School of Mathematics and Statistics, University of Sydney, Camperdown, NSW 2006, Australia.
J Proteome Res. 2015 Aug 7;14(8):3027-38. doi: 10.1021/pr501173s. Epub 2015 Jun 30.
Accurate assignment of peptide sequences to observed fragmentation spectra is hindered by the large number of hypotheses that must be considered for each observed spectrum. A high score assigned to a particular peptide-spectrum match (PSM) may not end up being statistically significant after multiple testing correction. Researchers can mitigate this problem by controlling the hypothesis space in various ways: considering only peptides resulting from enzymatic cleavages, ignoring possible post-translational modifications or single nucleotide variants, etc. However, these strategies sacrifice identifications of spectra generated by rarer types of peptides. In this work, we introduce a statistical testing framework, cascade search, that directly addresses this problem.
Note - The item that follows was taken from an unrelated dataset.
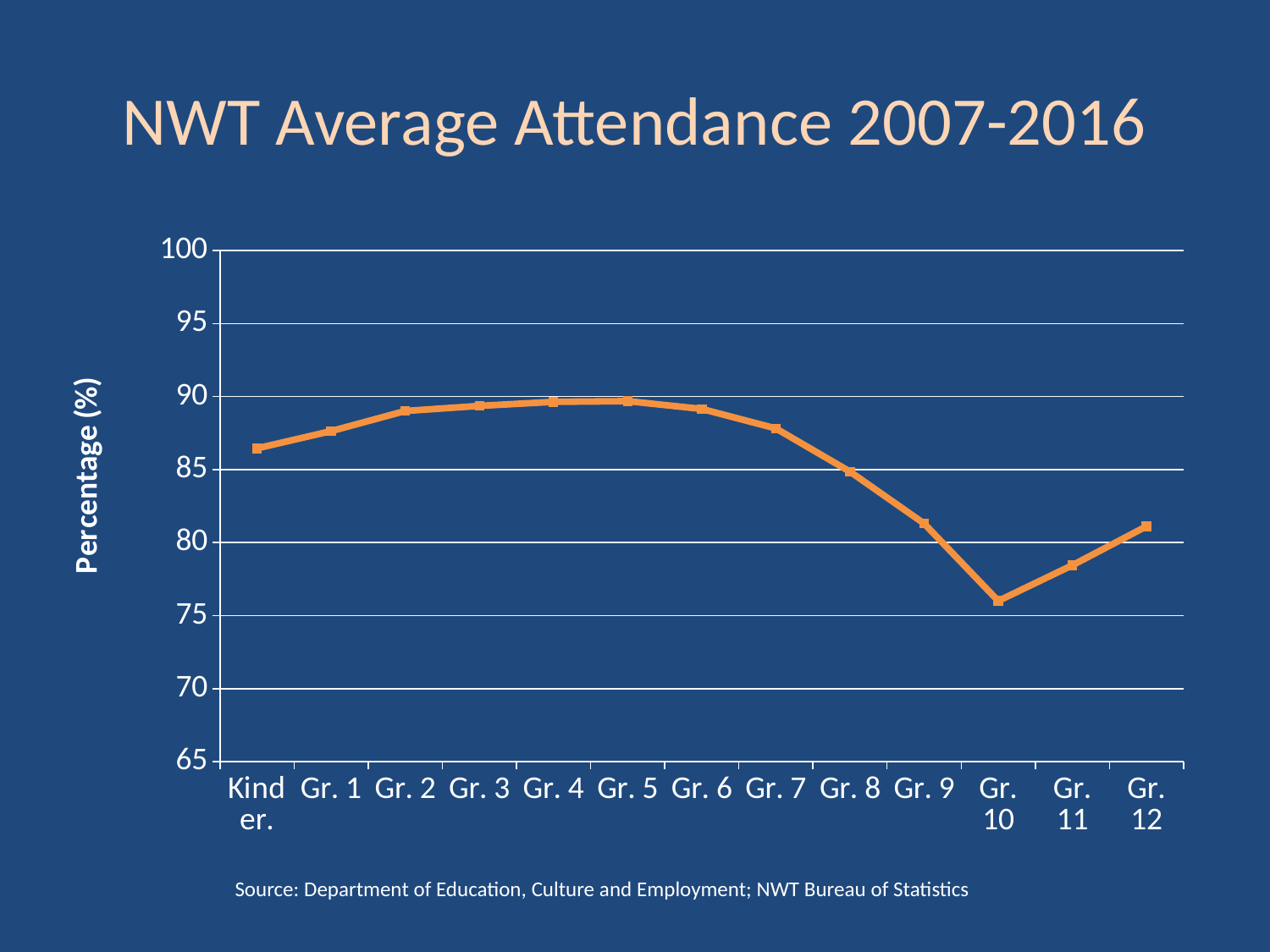
How many grade categories are plotted along the x axis? 13 Is the value for Gr. 1 greater or less than 85? greater Is the value for Kinder. greater or less than 85? greater What is the title of the chart? NWT Average Attendance 2007-2016 Is the value for Gr. 7 greater or less than 90? less Which is larger, the value for Gr. 7 or the value for Gr. 8? Gr. 7 Do the values rise or fall from Gr. 5 to Gr. 10? fall What is the label of the vertical axis? Percentage (%) What kind of chart is shown on the slide? Line chart Which grade has the lowest average attendance? Gr. 10 Which is larger, the value for Kinder. or the value for Gr. 10? Kinder.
The method requires that the user specify a priori a statistical confidence threshold as well as a series of peptide databases. For instance, such a cascade of databases could include fully tryptic, semitryptic, and nonenzymatic peptides or peptides with increasing numbers of modifications. Cascaded search then gradually expands the list of candidate peptides from more likely peptides toward rare peptides, sequestering at each stage any spectrum that is identified with a specified statistical confidence. We compare cascade search to a standard procedure that lumps all of the peptides into a single database, as well as to a previously described group FDR procedure that computes the FDR separately within each database. We demonstrate, using simulated and real data, that cascade search identifies more spectra at a fixed FDR threshold than with either the ungrouped or grouped approach. Cascade search thus provides a general method for maximizing the number of identified spectra in a statistically rigorous fashion.
将肽序列准确地分配到观察到的碎片光谱中,会受到大量假设的阻碍,因为对于每个观察到的光谱都必须考虑这些假设。在进行多重检验校正后,赋予特定肽段 - 光谱匹配(PSM)的高分最终可能不具有统计学意义。研究人员可以通过多种方式控制假设空间来缓解这个问题:仅考虑酶切产生的肽段,忽略可能的翻译后修饰或单核苷酸变体等。然而,这些策略牺牲了对由稀有类型肽段产生的光谱的鉴定。在这项工作中,我们引入了一种统计检验框架——级联搜索,它直接解决了这个问题。该方法要求用户事先指定一个统计置信阈值以及一系列肽数据库。例如,这样的数据库级联可以包括完全胰蛋白酶酶切的、半胰蛋白酶酶切的和非酶切的肽段,或者修饰数量不断增加的肽段。然后,级联搜索从更可能的肽段逐渐扩展候选肽段列表,直至稀有肽段,并在每个阶段隔离任何以指定统计置信度鉴定出的光谱。我们将级联搜索与一种将所有肽段集中到单个数据库中的标准程序进行比较,同时也与之前描述的在每个数据库中单独计算错误发现率(FDR)的分组FDR程序进行比较。我们使用模拟数据和真实数据证明,在固定的FDR阈值下,级联搜索比未分组或分组方法鉴定出的光谱更多。因此,级联搜索提供了一种以统计严谨的方式最大化鉴定光谱数量的通用方法。